This video, fortunately, has less than 8000 spins.

Let's be honest! UFO strikes ruthlessly, no doubt! http://www.dailymail.co.uk/news/article-2181066/Olympics-2012-UFO-sighted-Games-opening-ceremony.html.
The harsh reality, though,  remains unaltered. UFO or not people get same drunk and messy.
One of these days I met an American by Leicester Square tube station. He had that face of a liquor soaked alcoholic. "I lost my partner and I lost a thousand pounds!" - He informed me. "You probably got robbed." - I suggested. ""I'm quite good at it." - He answered somewhat mysteriously. After a while his expression changed. "YES! I GOT ROBBED!" - He got all passionate - "THEY SAW I WAS DOING WELL AND THEY ROBBED ME!" Casinos are surely dangerous places, aren't they? And here was a truly Olympic deal for me. "I need to go to Lancaster Gate!" - He stated. I had nothing better to do. "I'll take you there for twenty quid." He gave me a chagrined smile. "So you've got no money?" - I guessed. "It's not this... I've got thousands of dollars... However I've got only about seven pounds on me... I'll give you the rest when we get to my hotel." It was late so I decided to give it a try. On the way he seemed to be pretty vexed. I heard him saying to himself: "How am I gonna explain this to my partner?!" As we arrived he handed his passport out to me and asked to wait a minute. He had many stamps from Paris, Amsterdam and States there. Soon he was back carrying a mug full of coins... We counted pounds and pennies until we reached twenty, not even a pence more. He took back his document saying: "This passport equals a loser!" and was gone.

* Set problem 1: Reproduce every line of the records below verbatim.

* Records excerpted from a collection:
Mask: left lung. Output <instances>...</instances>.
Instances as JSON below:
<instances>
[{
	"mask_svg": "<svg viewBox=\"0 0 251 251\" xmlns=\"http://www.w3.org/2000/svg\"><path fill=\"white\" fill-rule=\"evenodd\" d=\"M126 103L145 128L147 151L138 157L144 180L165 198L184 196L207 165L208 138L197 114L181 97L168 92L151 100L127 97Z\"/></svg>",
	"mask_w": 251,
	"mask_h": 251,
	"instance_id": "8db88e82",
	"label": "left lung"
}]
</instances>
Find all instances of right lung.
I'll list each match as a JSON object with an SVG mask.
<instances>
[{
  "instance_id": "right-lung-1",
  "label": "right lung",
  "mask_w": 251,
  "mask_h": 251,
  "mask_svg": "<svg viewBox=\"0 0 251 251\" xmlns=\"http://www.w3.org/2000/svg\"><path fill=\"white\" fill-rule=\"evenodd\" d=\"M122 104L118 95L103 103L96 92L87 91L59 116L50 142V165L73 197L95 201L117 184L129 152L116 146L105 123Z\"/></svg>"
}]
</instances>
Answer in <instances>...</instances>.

* Set problem 2: In the London anecdote, which tube station was the narrator near when meeting the American?

* Worked solution 1:
Mask: left lung. Output <instances>...</instances>.
Instances as JSON below:
<instances>
[{
	"mask_svg": "<svg viewBox=\"0 0 251 251\" xmlns=\"http://www.w3.org/2000/svg\"><path fill=\"white\" fill-rule=\"evenodd\" d=\"M126 103L145 128L147 151L138 157L144 180L165 198L184 196L207 165L208 138L197 114L181 97L168 92L151 100L127 97Z\"/></svg>",
	"mask_w": 251,
	"mask_h": 251,
	"instance_id": "8db88e82",
	"label": "left lung"
}]
</instances>
Find all instances of right lung.
I'll list each match as a JSON object with an SVG mask.
<instances>
[{
  "instance_id": "right-lung-1",
  "label": "right lung",
  "mask_w": 251,
  "mask_h": 251,
  "mask_svg": "<svg viewBox=\"0 0 251 251\" xmlns=\"http://www.w3.org/2000/svg\"><path fill=\"white\" fill-rule=\"evenodd\" d=\"M122 104L118 95L103 103L96 92L87 91L59 116L50 142V165L73 197L95 201L117 184L129 152L116 146L105 123Z\"/></svg>"
}]
</instances>
Answer in <instances>...</instances>.

* Worked solution 2: Leicester Square tube station.